P.s.: Outra tradução mais conforme à literalidade do texto de Stevens, atribuída a Alberto Pimenta e Maria Irene Ramalho de Sousa Santos, autores portugueses, pode ser consultada neste endereço.

J.A.R. – H.C.

Wallace Stevens
(1879-1955)

Domination of Black

At night, by the fire,
The colors of the bushes
And of the fallen leaves,
Repeating themselves,
Turned in the room,
Like the leaves themselves
Turning in the wind.
Yes: but the color of the heavy hemlocks
Came striding.
And I remembered the cry of the peacocks.

The colors of their tails
Were like the leaves themselves
Turning in the wind,
In the twilight wind.
They swept over the room,
Just as they flew from the boughs of the hemlocks
Down to the ground.
I heard them cry – the peacocks.
Was it a cry against the twilight
Or against the leaves themselves
Turning in the wind,
Turning as the flames
Turned in the fire,
Turning as the tails of the peacocks
Turned in the loud fire,
Loud as the hemlocks
Full of the cry of the peacocks?
Or was it a cry against the hemlocks?

Out of the window,
I saw how the planets gathered
Like the leaves themselves
Turning in the wind.
I saw how the night came,
Came striding like the color of the heavy hemlocks
I felt afraid.
And I remembered the cry of the peacocks.
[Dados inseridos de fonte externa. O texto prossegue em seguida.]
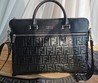 Кожаный портфель Fendi черный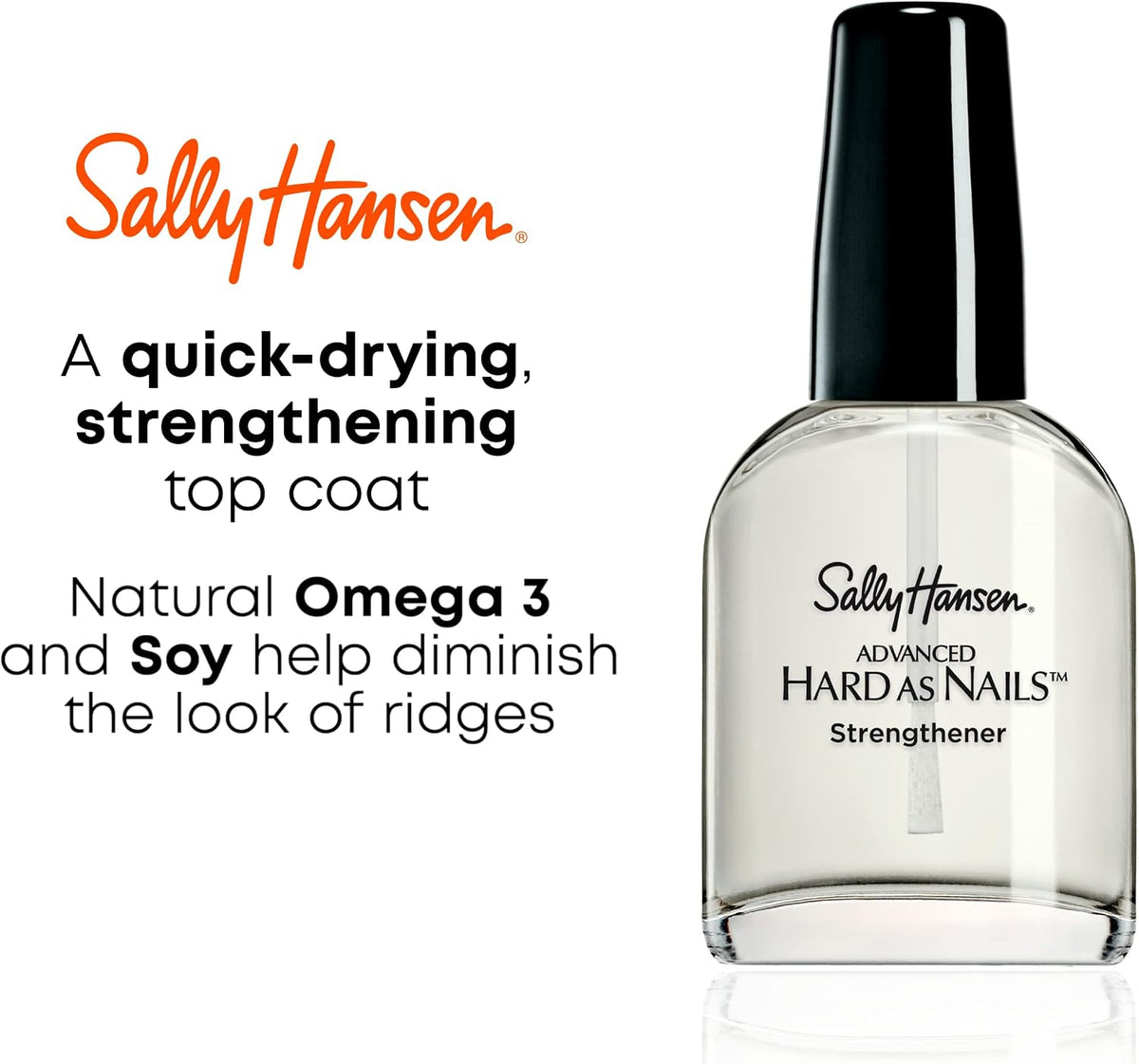 Sally Hansen Advanced Hard as Nails Strengthener, 13.3ml (Pack of 1)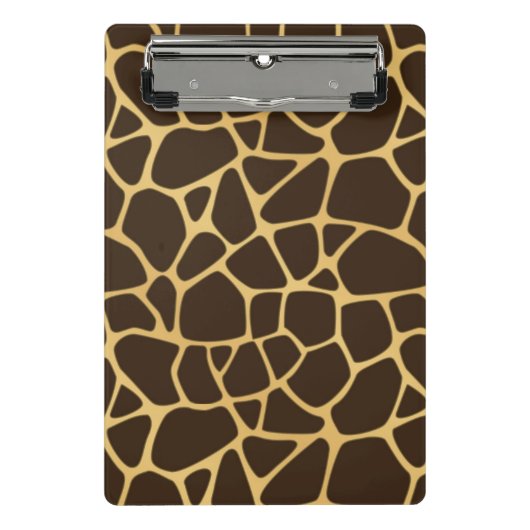 Giraffe geplaatst achtergrond mini klembord (Voorkant)
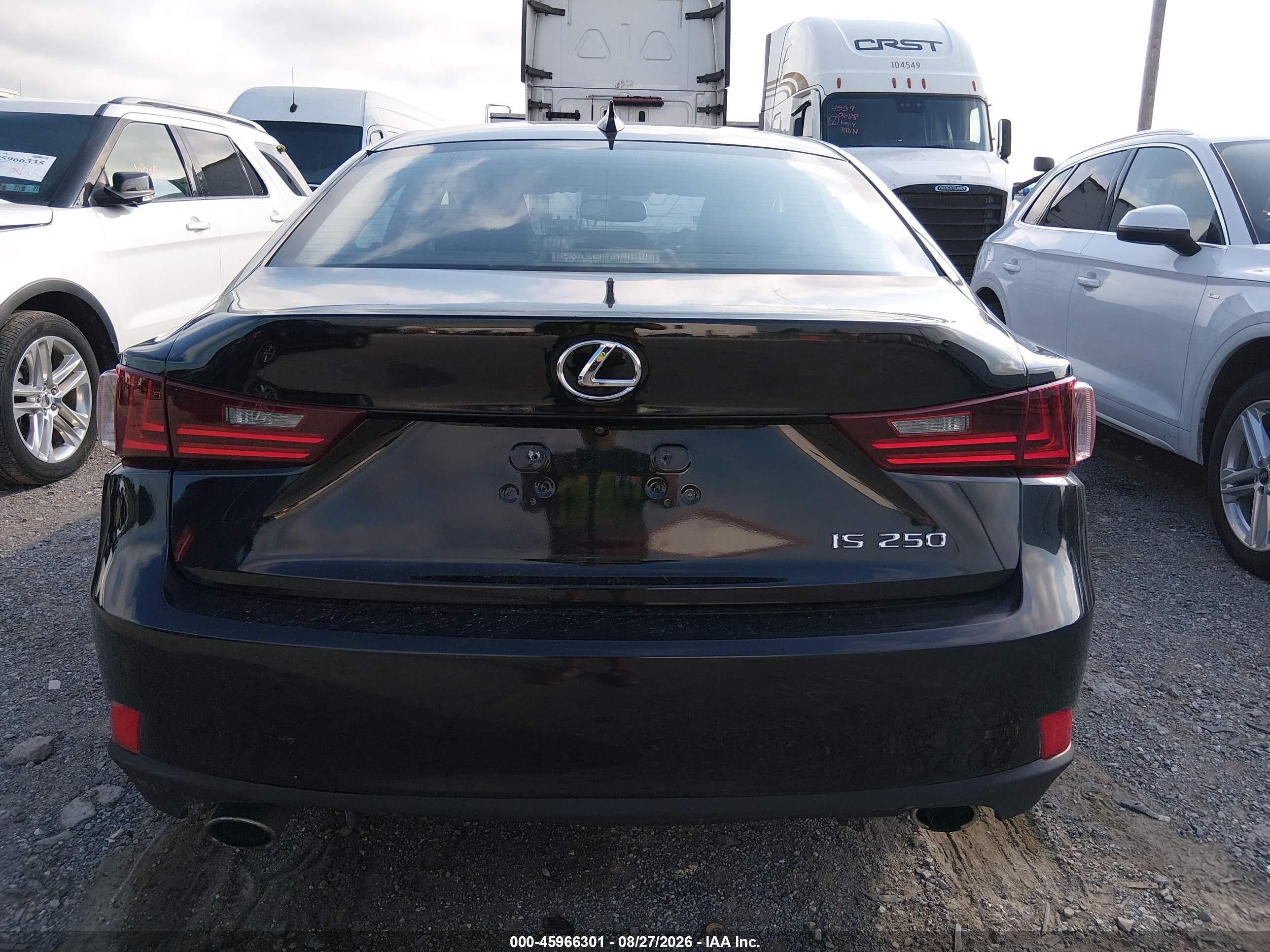 2015 Lexus Is 250 Black vin: JTHCF1D2XF5028640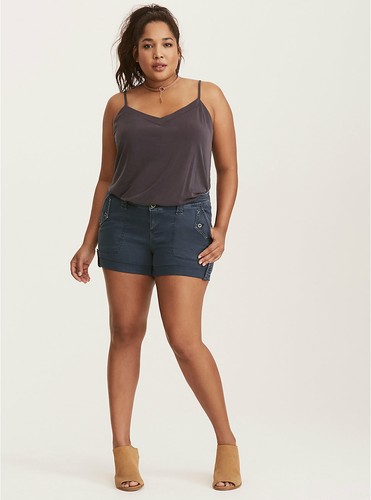 Torrid kurze Shorts Übergröße marineblau Twill - neu mit Etikett - verschiedene Größen - Bild 1 von 7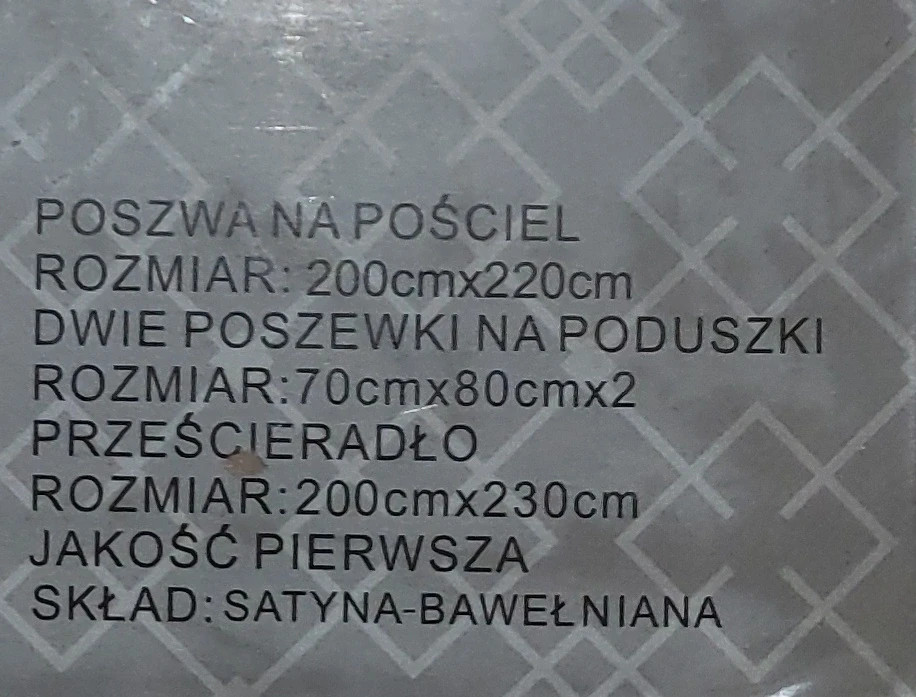 Komplet pościeli 200x220 4 częściowy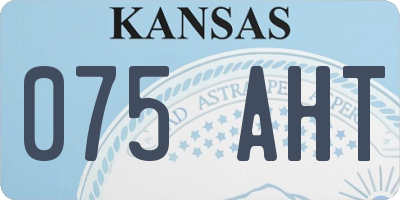 KS license plate 075AHT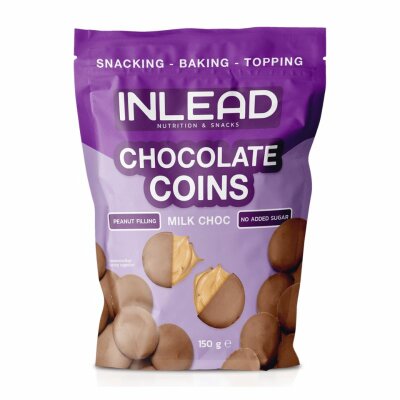 Inlead Chocolate Coins, 150g Milk Choc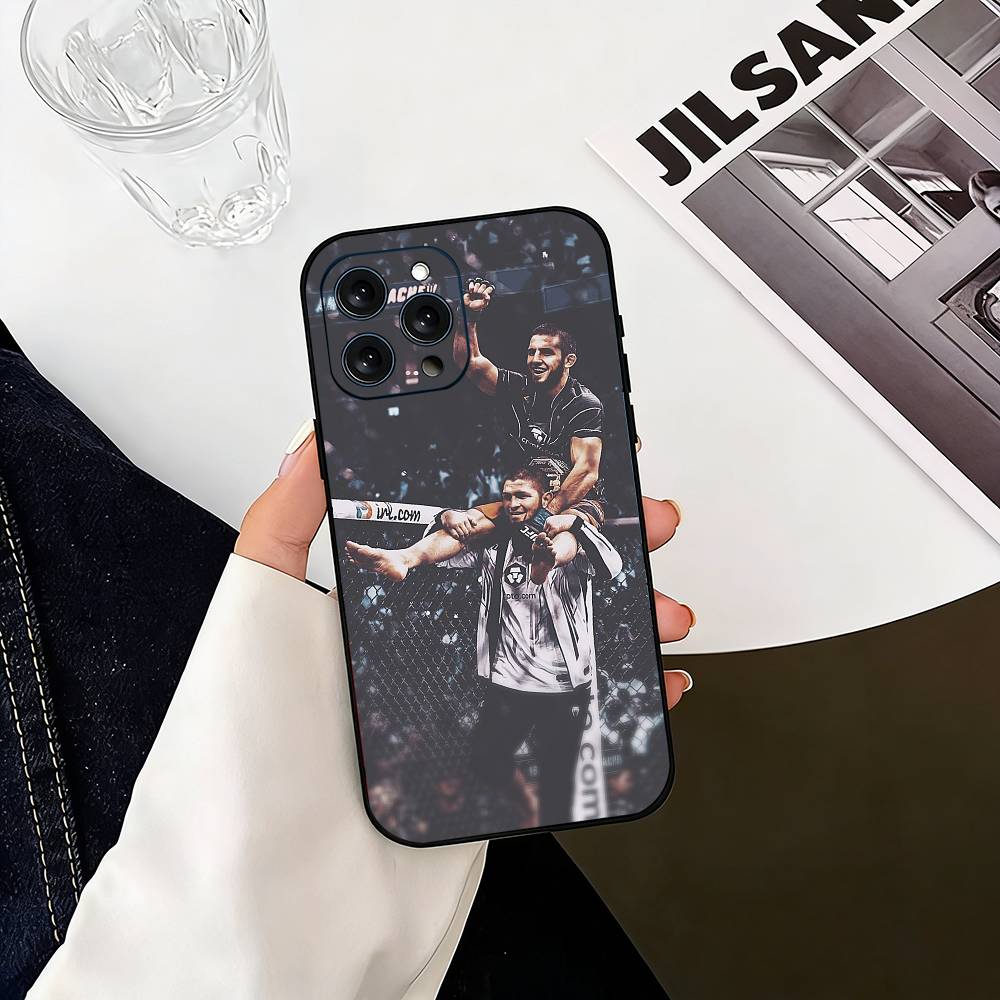 L-Islam M-Makhachev P4P Чехол для телефона Силиконовый Мягкий Для IPhone 17 16 15 14 13 12 11 X XR Plus Pro Max Plus iPhone14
In: “Harmonium: 1923-1931”

O idílio dos pavões
(Susy Soulies: artista norte-americana)

Predomínio do Negro

À noite, ao pé do fogo,
As cores dos arbustos
E das folhas no chão
Giravam no quarto
E se repetiam,
Como as próprias folhas
Girando no vento.
Sim: mas a cor intensa dos açafrões
Invadiu o quarto.
E então lembrei o grito dos pavões.

As cores de suas caudas
Eram como as próprias folhas
Girando no vento,
Girando no poente.
Voaram para dentro,
Ao serem varridas dos ramos dos açafrões
E jogadas no chão.
Ouvi-os gritar – os pavões.
Seria um grito contra o poente
Ou contra a cor das folhas
Girando cm o vento,
Girando como as chamas
Giravam no fogo,
Girando como as caudas dos pavões
Giravam no fogo estridente,
Estridente como os açafrões
Cheios de gritos de pavões?
Ou era um grito contra os açafrões?

Pela janela,
Vi os planetas se juntarem
Como as próprias folhas
Girando no vento.
Vi a noite chegar,
Invadindo o quarto, como a cor intensa dos açafrões.
E tive medo.
E então lembrei o grito dos pavões.

Referência:

STEVENS, Wallace. Domination of Black / Predomínio do negro. Tradução de Paulo Henriques Britto. In: __________. Poemas. Seleção, tradução e introdução de Paulo Henriques Britto. São Paulo, SP: Companhia das Letras, 1987. Em inglês: p. 18 e 20; em português: p. 19 e 21.